▶ [Dataset]
# # # # # # #
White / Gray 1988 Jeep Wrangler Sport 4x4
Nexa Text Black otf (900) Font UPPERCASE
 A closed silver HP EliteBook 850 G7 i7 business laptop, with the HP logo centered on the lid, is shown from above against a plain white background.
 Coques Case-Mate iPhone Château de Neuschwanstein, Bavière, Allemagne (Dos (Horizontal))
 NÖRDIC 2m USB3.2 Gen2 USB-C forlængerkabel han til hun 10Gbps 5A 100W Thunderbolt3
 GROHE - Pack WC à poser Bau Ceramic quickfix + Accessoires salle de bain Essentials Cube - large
# # # # # # #
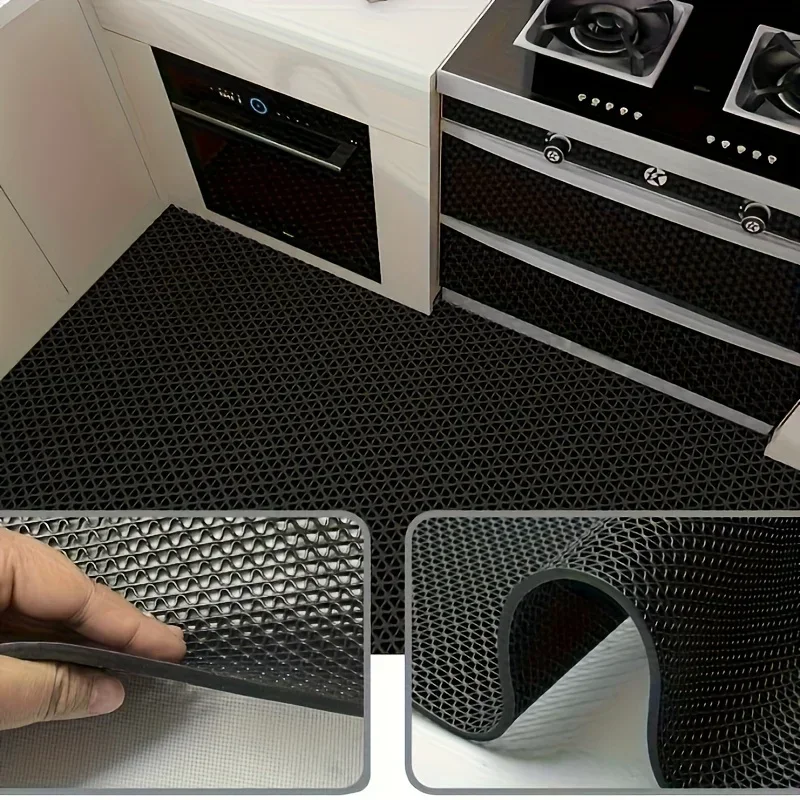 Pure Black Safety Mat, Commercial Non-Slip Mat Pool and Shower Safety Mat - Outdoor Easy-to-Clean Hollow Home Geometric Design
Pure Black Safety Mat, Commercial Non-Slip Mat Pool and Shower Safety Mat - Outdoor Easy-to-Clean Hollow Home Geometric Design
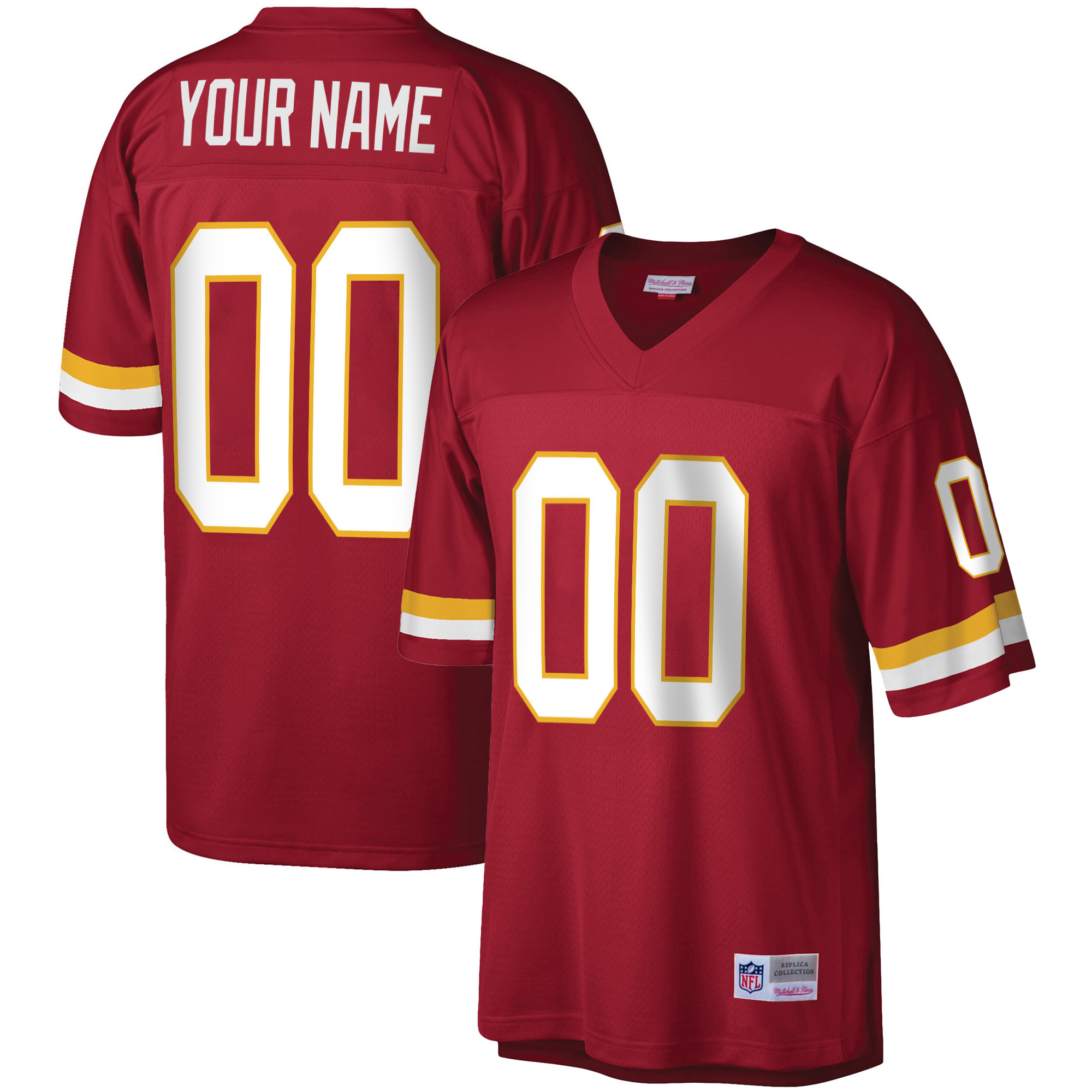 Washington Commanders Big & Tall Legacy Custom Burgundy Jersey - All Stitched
# # # # # # #
▶ [What the task asks] The expected answer is an exact copy of the lines above, beginning at the line with "White / Gray 1988 Jeep Wrangler Sport 4x4" and ending at the line with "GROHE - Pack", with both ends in.

▶ [Expected answer]
White / Gray 1988 Jeep Wrangler Sport 4x4
Nexa Text Black otf (900) Font UPPERCASE
 A closed silver HP EliteBook 850 G7 i7 business laptop, with the HP logo centered on the lid, is shown from above against a plain white background.
 Coques Case-Mate iPhone Château de Neuschwanstein, Bavière, Allemagne (Dos (Horizontal))
 NÖRDIC 2m USB3.2 Gen2 USB-C forlængerkabel han til hun 10Gbps 5A 100W Thunderbolt3
 GROHE - Pack WC à poser Bau Ceramic quickfix + Accessoires salle de bain Essentials Cube - large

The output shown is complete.